**Source document:**
# fibafuse tools



## icerock drywall

needed to change tools because of fibafuse. have you changed anything?


----------



## icerock drywall

outlet repair


----------



## icerock drywall

boxing over outlets


----------



## icerock drywall

cover return air to keep dust out


----------



## icerock drywall

outlet repair box


----------



## gazman

I made this a while ago. It beds the ff in well, but you still have too wipe. It is a bit more gentle on the ff than the standard wheel on the homax.


----------



## icerock drywall

gazman said:


> I made this a while ago. It beds the ff in well, but you still have too wipe. It is a bit more gentle on the ff than the standard wheel on the homax.
> 
> 
> 
> View attachment 8208


thats cool gaz...:yes:


----------



## icerock drywall

icerock drywall said:


> thats cool gaz...:yes:


looks like its just gazman and the iceman:whistling2:


----------



## P.A. ROCKER

I've already had to use paper tape to wipe,,,, you know,,,, dunny paper. How does fibafuse work for that?


----------



## icerock drywall

P.A. ROCKER said:


> I've already had to use paper tape to wipe,,,, you know,,,, dunny paper. How does fibafuse work for that?


do a test and try it:thumbup: let us know how that works out for ya:drink:


----------



## icerock drywall

I would like to see how they make fibafuse...I have a idea:yes:


----------



## Kiwiman

icerock drywall said:


> I would like to see how they make fibafuse...I have a idea:yes:


You're thinking fibre's mixed in with mud aren't you :sneaky2:
I seen a vid of that and it was sprayed on.


----------



## icerock drywall

Kiwiman said:


> You're thinking fibre's mixed in with mud aren't you :sneaky2:
> I seen a vid of that and it was sprayed on.


you know it...I want the scrap fibers:yes:


----------



## icerock drywall

Kiwiman said:


> You're thinking fibre's mixed in with mud aren't you :sneaky2:
> I seen a vid of that and it was sprayed on.

**Data entries:**
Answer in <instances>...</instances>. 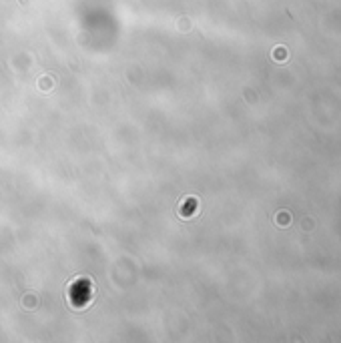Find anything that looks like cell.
Instances as JSON below:
<instances>
[{
    "mask_svg": "<svg viewBox=\"0 0 341 343\" xmlns=\"http://www.w3.org/2000/svg\"><path fill=\"white\" fill-rule=\"evenodd\" d=\"M279 225H289V215H279Z\"/></svg>",
    "mask_w": 341,
    "mask_h": 343,
    "instance_id": "obj_1",
    "label": "cell"
}]
</instances>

**Exercise:** According to gazman's post in the fibafuse tools thread, why is the homemade tool better than the standard wheel on the homax, and what step does it not remove? Answer in one to three sentences.

**Worked solution:** It beds the fibafuse in well and is a bit more gentle on the fibafuse than the standard wheel on the homax. You still have to wipe.